··· EXCERPT

The DOC flux from LYS and CEP between 1993 and 2022 has not changed significantly (Figure 5b), despite statistically significant increases in DOC concentrations. LYS exhibits large variability (Figure 5b), fluctuating around an average value of 90 kg ha−1 yr−1. The highest export (except for 2002) occurred approximately between 2005 and 2013, with the average reaching 112 kg ha−1 yr−1. This corresponds to both increased DOC concentrations and a not yet reduced runoff (Figure 2a). However, after 2013, due to drought and reduced precipitation (Figure 2b), there has been a substantial reduction in flow (Figure 2c), and this hydrological change has led to a significant decrease in the DOC export. The average for the years 2014–2020 was even lower than in the early 1990s, reaching only 63 kg ha−1 yr−1. From 1993 to 2001, the average export was 77 kg ha−1 yr−1. An extremely high DOC export (217 kg ha−1 yr−1) was recorded in 2002 due to exceptional summer floods that increased the annual water flow to highly above average, 747 mm. The years 2021 and 2022, with a slight increase in annual runoff after seven dry years (Figure 2c), pushed the DOC export back to around 100 kg ha−1 yr−1 (Figure 5b).
The highest, but also the most variable, DOC export comes from the peatland-dominated CEP catchment (Figure 5b). The average value for the period 1993–2022 is 210 kg ha−1 yr−1. However, these fluxes vary greatly, ranging from 747 kg ha−1 yr−1 in the flood year of 2002 to a minimum of 178 kg ha−1 yr−1 in the extremely dry year of 2014. Because the water flow is the same as at LYS, CEP mirrors the overall trend. The catchment was not sampled in 1997–2001 and 2005–2008, which is why the statistical parameters differ slightly from those of LYS.
The observation that riverine DOC fluxes did not change or are declining is not typical for ecosystems recovering from acidification. De Wit et al. [5] estimated that riverine DOM (Dissolved Organic Matter) export from northern ecosystems increased by 27% from 1990 to 2016. This applies to both European (mostly Scandinavian) catchments and catchments in North America. The runoff did not decrease in these regions, and thus, the increase in DOC fluxes was driven by rising DOC concentrations. Similarly, Monteith et al. [7] mentioned increased flows as one of the factors explaining the higher DOC export in the United Kingdom. In the Adirondack catchments in New York State, Lawrence and Roy [4] also did not observe a reduction in water flow despite the long-term increase in DOC concentrations. In contrast, Oulehle et al. [21] reported the same trend as the one seen at LYS and CEP for 14 catchments of the GEOMON network (Czech Republic), meaning there were no statistically significant changes in DOC fluxes due to the reduced water flow after 2013.
Central Europe seems to be a region where changes in hydrological patterns lead to different trends than those typical for northern North America and northern Europe. PLB, where surface runoff likely increased due to recent deforestation, represents an exception to the general trend described in Central Europe.

4.6. Bedrock Geochemistry

All experiments and observations assessing the impacts of acidification on DOC production were conducted in ecosystems sensitive to acidity or anthropogenically acidified environments (e.g., [1]). In these settings, recovery from acidification was associated with either a decrease (during recovery) or an increase (during acidification) in IS. Therefore, it is challenging to determine whether the observed changes in stream water DOC in these systems result from acidification-induced alterations in aluminum and pH or if these changes solely reflect variations in ionic strength.

······
··· THE DATA

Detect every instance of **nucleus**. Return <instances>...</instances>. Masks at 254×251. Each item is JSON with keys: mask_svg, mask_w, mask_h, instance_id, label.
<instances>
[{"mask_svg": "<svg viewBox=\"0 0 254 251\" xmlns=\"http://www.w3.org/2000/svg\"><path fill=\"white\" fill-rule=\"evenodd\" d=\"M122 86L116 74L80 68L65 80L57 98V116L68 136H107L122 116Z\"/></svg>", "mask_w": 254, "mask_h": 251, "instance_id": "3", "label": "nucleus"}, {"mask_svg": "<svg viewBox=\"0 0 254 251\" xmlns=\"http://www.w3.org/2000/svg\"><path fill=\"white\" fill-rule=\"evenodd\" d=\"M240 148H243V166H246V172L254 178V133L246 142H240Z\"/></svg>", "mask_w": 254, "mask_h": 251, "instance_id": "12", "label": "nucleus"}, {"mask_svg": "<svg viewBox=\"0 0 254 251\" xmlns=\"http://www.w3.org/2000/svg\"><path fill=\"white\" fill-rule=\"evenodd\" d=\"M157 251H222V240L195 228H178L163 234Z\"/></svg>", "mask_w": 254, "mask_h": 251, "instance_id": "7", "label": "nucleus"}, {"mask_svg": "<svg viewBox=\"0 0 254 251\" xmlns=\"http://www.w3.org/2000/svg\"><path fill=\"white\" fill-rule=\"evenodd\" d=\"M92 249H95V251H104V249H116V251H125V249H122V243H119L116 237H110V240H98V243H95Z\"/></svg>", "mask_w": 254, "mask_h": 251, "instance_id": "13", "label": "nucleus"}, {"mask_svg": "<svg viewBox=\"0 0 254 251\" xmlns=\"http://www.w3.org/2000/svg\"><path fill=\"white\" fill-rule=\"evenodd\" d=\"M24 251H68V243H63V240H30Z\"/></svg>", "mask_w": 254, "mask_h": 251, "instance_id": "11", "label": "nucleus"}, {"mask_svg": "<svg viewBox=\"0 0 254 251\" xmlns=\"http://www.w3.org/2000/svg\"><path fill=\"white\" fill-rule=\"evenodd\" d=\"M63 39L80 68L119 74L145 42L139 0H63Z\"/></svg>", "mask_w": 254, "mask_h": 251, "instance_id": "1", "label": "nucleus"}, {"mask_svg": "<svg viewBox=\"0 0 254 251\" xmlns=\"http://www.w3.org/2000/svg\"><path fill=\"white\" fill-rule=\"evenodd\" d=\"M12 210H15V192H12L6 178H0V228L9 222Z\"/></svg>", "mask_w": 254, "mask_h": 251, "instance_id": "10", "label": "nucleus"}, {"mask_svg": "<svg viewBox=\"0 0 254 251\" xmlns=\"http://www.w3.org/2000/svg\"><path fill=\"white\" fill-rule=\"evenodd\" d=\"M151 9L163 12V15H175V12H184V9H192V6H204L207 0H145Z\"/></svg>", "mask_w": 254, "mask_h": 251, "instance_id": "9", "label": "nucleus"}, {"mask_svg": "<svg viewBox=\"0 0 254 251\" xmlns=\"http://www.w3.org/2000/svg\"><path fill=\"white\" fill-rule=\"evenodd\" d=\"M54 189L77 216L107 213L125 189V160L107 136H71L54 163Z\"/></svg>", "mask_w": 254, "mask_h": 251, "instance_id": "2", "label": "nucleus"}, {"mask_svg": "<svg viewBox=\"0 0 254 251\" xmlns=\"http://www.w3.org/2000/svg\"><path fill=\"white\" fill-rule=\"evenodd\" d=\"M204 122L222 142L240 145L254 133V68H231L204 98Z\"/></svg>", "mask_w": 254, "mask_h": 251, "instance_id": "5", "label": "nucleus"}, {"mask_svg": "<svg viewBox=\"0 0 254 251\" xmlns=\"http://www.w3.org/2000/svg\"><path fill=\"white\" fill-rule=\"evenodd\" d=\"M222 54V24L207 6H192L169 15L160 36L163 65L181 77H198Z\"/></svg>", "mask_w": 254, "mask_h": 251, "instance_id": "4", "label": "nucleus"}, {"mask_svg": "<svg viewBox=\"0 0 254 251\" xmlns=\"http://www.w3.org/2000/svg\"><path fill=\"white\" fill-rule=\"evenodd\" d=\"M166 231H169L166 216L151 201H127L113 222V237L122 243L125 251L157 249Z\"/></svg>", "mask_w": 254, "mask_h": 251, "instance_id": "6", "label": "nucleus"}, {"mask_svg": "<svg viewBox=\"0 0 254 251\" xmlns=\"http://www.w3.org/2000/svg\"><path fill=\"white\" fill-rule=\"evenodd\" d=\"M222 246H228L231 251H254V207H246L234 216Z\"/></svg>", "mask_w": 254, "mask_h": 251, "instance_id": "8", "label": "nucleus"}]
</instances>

······

--- CHECK YOUR UNDERSTANDING ---
1. Answer these from the text on DOC export, one answer per line:
(a) What was the average DOC export from LYS for the years 2014–2020?
(b) By what percentage did De Wit et al. estimate that riverine DOM export from northern ecosystems increased from 1990 to 2016?
(c) What likely caused surface runoff to increase at PLB?
2. Write out the part of the text on DOC export from "4.6. Bedrock Geochemistry" up to and including "in ionic strength.".
3. Extend the text on DOC export and bedrock geochemistry, starting after its last sentence.

--- ANSWERS TO THE PROBLEMS ---
1.
(a) 63 kg ha−1 yr−1
(b) 27%
(c) Recent deforestation

2.
4.6. Bedrock Geochemistry

All experiments and observations assessing the impacts of acidification on DOC production were conducted in ecosystems sensitive to acidity or anthropogenically acidified environments (e.g., [1]). In these settings, recovery from acidification was associated with either a decrease (during recovery) or an increase (during acidification) in IS. Therefore, it is challenging to determine whether the observed changes in stream water DOC in these systems result from acidification-induced alterations in aluminum and pH or if these changes solely reflect variations in ionic strength.

3.
Our study catchments offer a unique opportunity to differentiate between the effects of reduced acidity and changes in IS on DOC stream concentrations. Over the past 30 years, all three catchments have experienced reduced inputs of acids and IS. However, the well-buffered soils at serpentinite PLB have prevented any significant decline in stream water pH (Figure 4b). Incoming acids from the atmosphere were buffered by exchangeable Mg2+ weathered from the serpentinite bedrock (Table 1 and Figure 4c), resulting in consistently high stream pH but decreasing ionic strength over time (Figure 4d). In contrast, the nearby LYS catchment, which is base-poor, has exhibited a modest decrease in stream acidity in response to decreased inputs of acidic deposition.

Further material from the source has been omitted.